Thank you very much, that made it very clear. Maybe you could help me with a similar situation; what should I do when given a voltage source and a resistor in parallel with a short circuit (this time I'm not considering a thevenin equivalent)

It depends on what you're trying to do. Remember an ideal voltage source always maintains the same potential between its terminals, whereas if two terminals are connected by an ideal wire (short circuited), then they are at the same potential, so you can see there's a bit of a conflict there.

It depends on what you're trying to do. Remember an ideal voltage source always maintains the same potential between its terminals, whereas if two terminals are connected by an ideal wire (short circuited), then they are at the same potential, so you can see there's a bit of a conflict there.

http://postimg.org/image/69pyh7uun/

Thanks for your help, I have linked the circuit I am analyzing, and at this point I'm just unsure how to deal with the short circuit all together... I'm asked to find i(0), so I used mesh-current analysis of the middle mesh (when t<0) to get a short circuit current of .1 A, which is the steady state current before t=0. Then when t > 0 and the short circuit is removed, I get i_sc = .1625 A. These values don't seem right because later I'm asked to compute when i = 0, which never occurs with my transient function derived from these currents.

For t<0, does all of the current produced from the voltage and current sources only flow through the short circuit branch, and thus cancel out the branch with the 30 ohm resistor?

thanks again

donpacino
Gold Member
For t<0, does all of the current produced from the voltage and current sources only flow through the short circuit branch, and thus cancel out the branch with the 30 ohm resistor?

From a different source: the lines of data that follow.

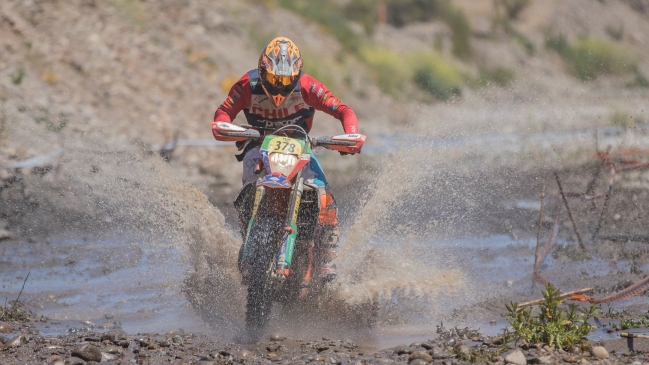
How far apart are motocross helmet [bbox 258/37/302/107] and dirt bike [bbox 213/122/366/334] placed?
0.37 meters

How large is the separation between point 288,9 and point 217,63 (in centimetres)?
911

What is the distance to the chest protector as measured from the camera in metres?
7.63

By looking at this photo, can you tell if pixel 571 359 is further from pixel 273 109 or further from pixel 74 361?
pixel 273 109

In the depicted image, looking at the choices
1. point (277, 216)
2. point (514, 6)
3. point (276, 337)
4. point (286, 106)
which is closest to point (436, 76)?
point (514, 6)

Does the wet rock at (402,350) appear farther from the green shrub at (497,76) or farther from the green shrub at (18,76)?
the green shrub at (497,76)

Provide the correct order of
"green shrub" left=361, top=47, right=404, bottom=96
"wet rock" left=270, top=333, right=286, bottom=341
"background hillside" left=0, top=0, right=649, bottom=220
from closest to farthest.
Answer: "wet rock" left=270, top=333, right=286, bottom=341 < "background hillside" left=0, top=0, right=649, bottom=220 < "green shrub" left=361, top=47, right=404, bottom=96

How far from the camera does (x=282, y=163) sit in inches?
265

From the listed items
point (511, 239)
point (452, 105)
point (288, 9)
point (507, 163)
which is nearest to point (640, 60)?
point (452, 105)

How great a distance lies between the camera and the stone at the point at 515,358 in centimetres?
520

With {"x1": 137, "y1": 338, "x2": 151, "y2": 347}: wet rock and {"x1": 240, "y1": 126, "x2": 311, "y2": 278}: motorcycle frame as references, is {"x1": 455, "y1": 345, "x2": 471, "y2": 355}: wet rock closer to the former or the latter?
{"x1": 240, "y1": 126, "x2": 311, "y2": 278}: motorcycle frame

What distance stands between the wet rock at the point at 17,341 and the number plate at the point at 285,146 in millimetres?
2342

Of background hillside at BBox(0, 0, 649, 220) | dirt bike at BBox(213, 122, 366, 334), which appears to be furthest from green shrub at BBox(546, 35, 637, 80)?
dirt bike at BBox(213, 122, 366, 334)

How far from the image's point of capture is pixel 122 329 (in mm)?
6922

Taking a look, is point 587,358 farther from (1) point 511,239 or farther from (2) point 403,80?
(2) point 403,80
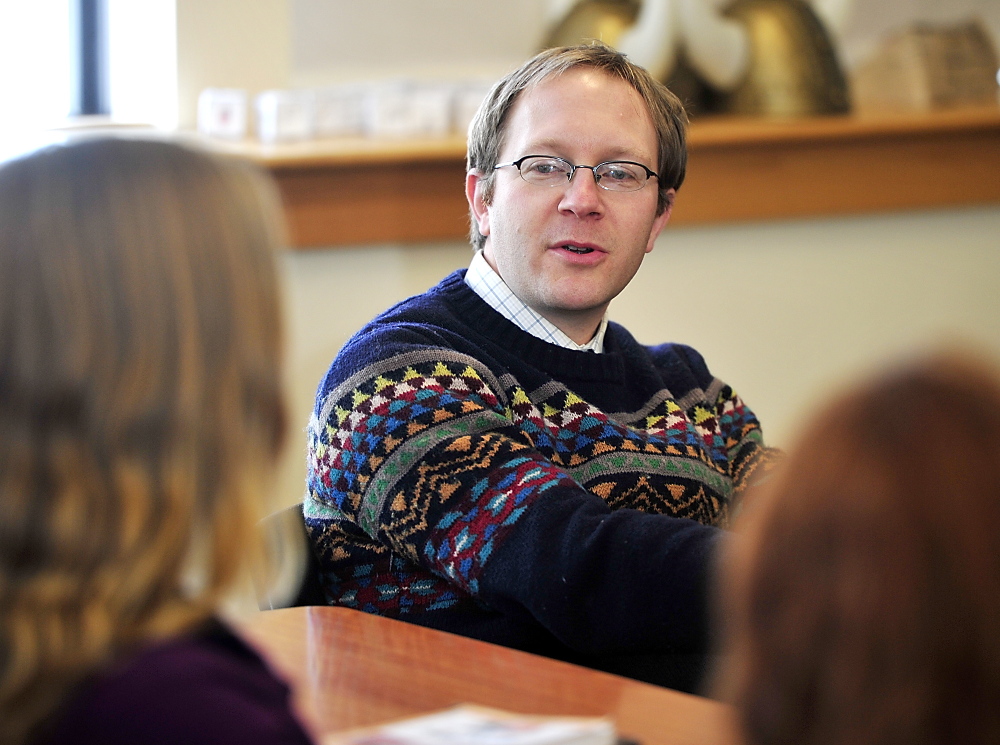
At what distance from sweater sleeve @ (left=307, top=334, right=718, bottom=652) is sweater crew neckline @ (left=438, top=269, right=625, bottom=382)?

no current will still flow through the 30 ohm resistor.

when you say i_sc, do you mean i(t)?
also unless you are finding steady state current I(t) should be a function of t because of the inductor.

donpacino
Gold Member
no current will still flow through the 30 ohm resistor.

when you say i_sc, do you mean i(t)?
also unless you are finding steady state current I(t) should be a function of t because of the inductor.
for t=inf I get i(t)=0.01625A so assuming one of us is simply off by a factor of 10 it looks like your number is correct.

I would not call it I_sc, as sc often stands for short circuit.